We next asked if more physiological weak acids act as endogenous modulators of TRPV3 and chose formic acid, lactic acid and carbon dioxide (CO₂) for further investigations. After application of either 20 mM formic acid at pH 5.0 (Figure 2A; n = 7) or 100 mM lactic acid at pH 5.0 (Figure 2B, n = 2), the heat-evoked inward currents increased in cells expressing TRPV3. This activation was reversible upon washout. Taken that the focal application of a carbonated solution was hampered due to the loss of gigaseal formation by air bubbles, the solution of the whole dish was replaced. This approach did not produce large inward currents, but when the system was monitored during voltage ramps from −100 to +100 mV, we observed membrane currents with a prominent outward rectification (Figure 2C, n = 2). These data demonstrate that physiologically relevant weak acids can activate TRPV3.
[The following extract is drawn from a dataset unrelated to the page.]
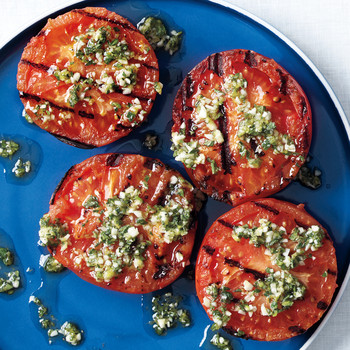 Grilled Tomatoes with Oregano and Lemon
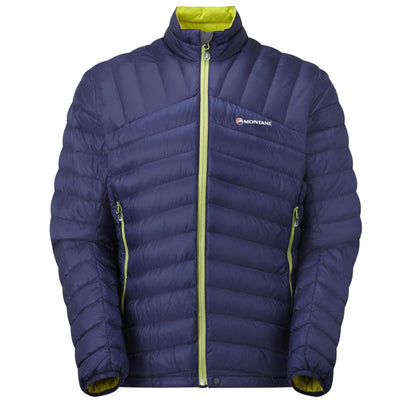 Montane-Men's Featherlite Micro Jacket-Men's Insulation & Down-Antarctic Blue-S-Gearaholic.com.sg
2.2. The 2-APB-Binding Site His426 Is Not Required for Sensitivity to Weak Acids

Having established that weak acids can gate TRPV3, we next examined if the postulated mechanisms for acid sensitivity of TRPV3 are relevant for this effect. The Wang laboratory suggested that the intracellular 2-APB-binding site His426 accounts for weak-acid sensitivity of TRPV3 [6,12,13]. We therefore created the mutant construct TRPV3-His426Asn and examined its activation induced by 30 mM HOAc at pH 5.0, 1 mM 2-APB and 500 µM carvacrol (Figure 3A,B, n = 5 for both genotypes). When comparing the current densities between TRPV3-WT and TRPV3-His426Asn, a significant reduction was evident for activation by 2-APB but not for currents induced by HOAc or carvacrol (Figure 3C, p = 0.0019). When we normalized the HOAc-induced current amplitudes with the amplitudes evoked by either 2-APB (Figure 3D) or carvacrol (Figure 3E), we still did not observe any significant differences between TRPV3-WT and TRPV3-His426Asn. Similar to TRPV3-WT, 30 mM HOAc at pH 6.0 also strongly potentiated the carvacrol-induced inward currents in cells expressing TRPV3-His426Asn (Figure 3F,G, n = 7, p = 0.0156). Even if these data do not rule out that His426 may be one of several relevant proton modulation sites, this site does not seem to have a prominent role in determining weak-acid sensitivity.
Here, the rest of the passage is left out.